In an accompanying complaint, Free Press and Public Knowledge asked the FCC to fine Comcast $195,000 for every affected subscriber. Comcast is the nation’s largest cable company and second-largest Internet service provider, with 12.9 million subscribers.
EFF’s second report, released on Wednesday, confirms that the company is indeed meddling with our ability to connect and share information with one another — a gross violation of both the letter and spirit of Net Neutrality.
Hacks, Threats and Lies
“Comcast is essentially deploying against their own customers techniques more typically used by malicious hackers,” write the EFF report’s authors. “This is doubtless how Comcast would characterize other parties that forged traffic to make it appear that it came from Comcast or its subscribers.”

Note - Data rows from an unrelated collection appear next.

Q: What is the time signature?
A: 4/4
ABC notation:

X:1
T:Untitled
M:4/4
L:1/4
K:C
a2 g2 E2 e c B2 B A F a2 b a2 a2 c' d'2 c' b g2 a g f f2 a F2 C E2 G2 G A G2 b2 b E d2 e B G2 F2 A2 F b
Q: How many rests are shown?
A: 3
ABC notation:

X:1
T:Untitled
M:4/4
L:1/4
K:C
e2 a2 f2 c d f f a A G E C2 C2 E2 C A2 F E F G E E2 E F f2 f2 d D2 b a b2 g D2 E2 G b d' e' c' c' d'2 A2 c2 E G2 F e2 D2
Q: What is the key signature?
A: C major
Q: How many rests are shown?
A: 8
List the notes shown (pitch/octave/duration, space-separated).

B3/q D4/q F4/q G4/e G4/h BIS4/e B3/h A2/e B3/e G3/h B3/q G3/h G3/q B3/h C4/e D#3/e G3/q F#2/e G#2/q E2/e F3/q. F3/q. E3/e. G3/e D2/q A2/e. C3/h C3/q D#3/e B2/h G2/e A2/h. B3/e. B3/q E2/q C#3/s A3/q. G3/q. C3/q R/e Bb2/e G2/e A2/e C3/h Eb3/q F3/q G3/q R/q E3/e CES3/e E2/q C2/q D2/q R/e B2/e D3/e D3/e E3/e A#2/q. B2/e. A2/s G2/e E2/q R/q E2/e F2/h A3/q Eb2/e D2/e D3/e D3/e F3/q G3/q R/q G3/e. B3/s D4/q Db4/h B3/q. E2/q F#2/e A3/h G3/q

Despite the evidence, Comcast executive vice president David Cohen told Ars Technica that Comcast does not block access to file sharing applications and that the company’s traffic control mechanisms are permissible because the FCC’s standards explicitly allow “reasonable network management” practices.
Comcast has relentlessly withheld information about its traffic management activities, going so far as to threaten to terminate employees who discussed the specifics of its P2P blocking with anyone outside of the company.
They then lie to their customers, delivering a service far inferior to the one they are billing them for.
Sound “reasonable”?
We Told You So
Comcast’s claims are a flimsy cover. Blatant and deceptive blocking is not “reasonable management.” It is the type of problem Net Neutrality advocates have warned would occur without proper protections.
Our message to both the FCC and Congress remains the same:
We told you this would happen. The network companies can’t be trusted to keep their hands off our broadband connections. Now do something about it.